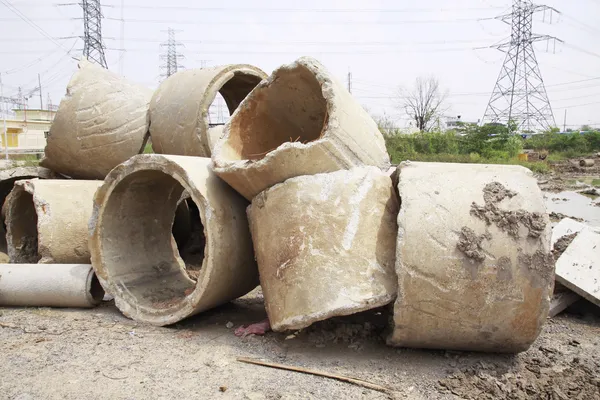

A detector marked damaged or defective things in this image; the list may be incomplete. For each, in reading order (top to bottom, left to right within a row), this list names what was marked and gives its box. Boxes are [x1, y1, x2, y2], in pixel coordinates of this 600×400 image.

cracked concrete segment [40, 58, 152, 179]
broken concrete pipe [41, 58, 152, 179]
broken concrete pipe [149, 64, 266, 156]
cracked concrete segment [149, 64, 266, 156]
broken concrete pipe [213, 56, 392, 200]
cracked concrete segment [213, 56, 392, 200]
broken concrete pipe [0, 166, 59, 260]
broken concrete pipe [0, 264, 103, 308]
broken concrete pipe [5, 180, 101, 264]
broken concrete pipe [89, 153, 258, 324]
cracked concrete segment [89, 155, 258, 326]
broken concrete pipe [246, 166, 400, 332]
cracked concrete segment [248, 166, 398, 332]
broken concrete pipe [390, 161, 552, 352]
cracked concrete segment [390, 161, 552, 352]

□ □ □

* [Task description] Repeat the data above in full and exactly. Omit every image.

* [Response below]
A detector marked damaged or defective things in this image; the list may be incomplete. For each, in reading order (top to bottom, left to right within a row), this list names what was marked and gives its box. Boxes are [x1, y1, x2, y2], in pixel coordinates of this 600×400 image.

cracked concrete segment [40, 58, 152, 179]
broken concrete pipe [41, 58, 152, 179]
broken concrete pipe [149, 64, 266, 156]
cracked concrete segment [149, 64, 266, 156]
broken concrete pipe [213, 56, 392, 200]
cracked concrete segment [213, 56, 392, 200]
broken concrete pipe [0, 166, 59, 260]
broken concrete pipe [0, 264, 103, 308]
broken concrete pipe [5, 180, 101, 264]
broken concrete pipe [89, 153, 258, 324]
cracked concrete segment [89, 155, 258, 326]
broken concrete pipe [246, 166, 400, 332]
cracked concrete segment [248, 166, 398, 332]
broken concrete pipe [390, 161, 552, 352]
cracked concrete segment [390, 161, 552, 352]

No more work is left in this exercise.